After all the cleanup and reassembly, I will then make a couple slip covers for all the salon cushions so I can easily wash and recover. So much construction going on in Rain Dog, plus we have a new dog that can get a little confused about where he can and can’t pee, I think the delay in new covers will work out well :). The slip covers will be sewn like fitted sheets. The fabric, cotton, will be washable. I also have some flannel sheets I may convert to slip covers also.


One of the backrest cushions is plywood backed

I bought two yoga mats, $20, to put under the cushions to help it from bottoming out. I may be able to fit it inside the old cushion covers, if not, I’ll just put them between the cushion and settee. So far I’m in $140 buck for the whole project. Hopefully, it will make a difference and buy us some time till new cushions come up on the priority list, so far haul out, and solar panels are priority now, not to mention the dodger! Lord I can not wait for my dodger! :)




Update: Reality Hits, acceptance stage :-) old foam and upholstery is not going to work!

 Returned fabric($90). 

Time to rethink project….



 **************UPDATE 9/2/2014:***************************************************



No use reviving old foam, it’s dead. So we have been without cushions, using our cockpit cushions in our salon for temporary relief on our sore bums. Since I was pushing Brian for a dodger, I thought to make the new cushions myself, saving us about $2500. I will make box cushions. I’m cutting our bottom cushions in half for ease of locker access. Backrest cushions will stay one long cushion.
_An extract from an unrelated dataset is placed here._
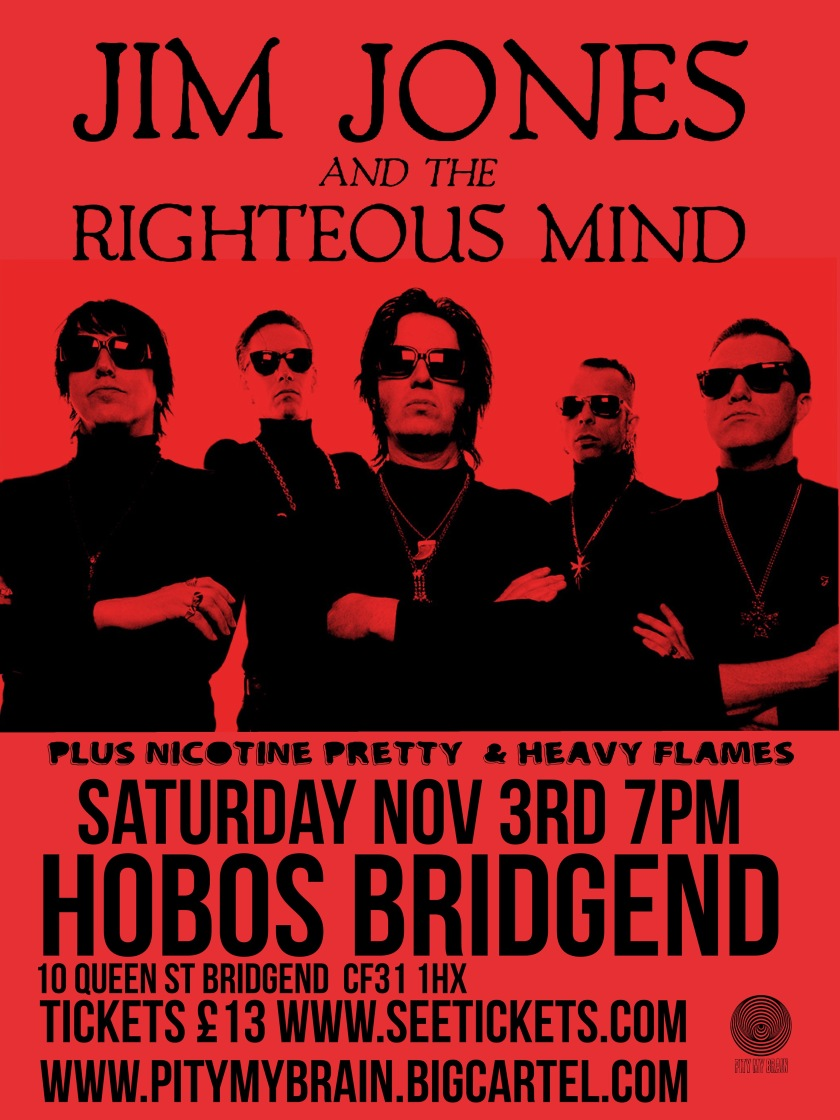 Jim Jones and the Righteous Mind + Nicotine Pretty + Heavy Flames @ Hobos, Bridgend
Layering foam, for the comfy couch feel.

New Foam :-). I bought 3″ of firm lux (50Lb), 1″ of medium (36Lb) and 1″ of super soft foam(12 Lb). In my research, I found layering different densities of foam, firmest on bottom, will give you a nice comfy seat :-). Foam was bought from foam factory (free shipping). Replacing bottom foam only, backrest foam is still fine. My goal, since I’m doing everything myself, is to stay around $500. No lumbar support, no leg rolls, too complicated to sew for my first cushion project. But I think these cushions will be very comfy :-). Fabric was bought at, a polyester indoor/outdoor fabric by Marco( 11yds on sale $90). **Note: in hindsight I should of splurged for the sunbrella. With all the man hours involved, I’ve realized it just doesn’t make sense to get anything but high quality fabric. This fabric will do fine, but next time sunbrella!


  Patterning foam.

I did not use old foam to patterm but make a fresh pattern. Lovely throwing those old cushions away :-).  Sailrite shows a trick using basting tape to secure pattern plastic to your surface so you get a nice clean pattern. First, I lay down some blue tape along the edge of what I want to be patterned. I then afix the basting tape to the blue tape. This insures there is no residue left behind when pattern making is done and tape is removed. I place my pattern plastic and smooth out any wrinkles. The basting tape keeps everything in place while I make my marks.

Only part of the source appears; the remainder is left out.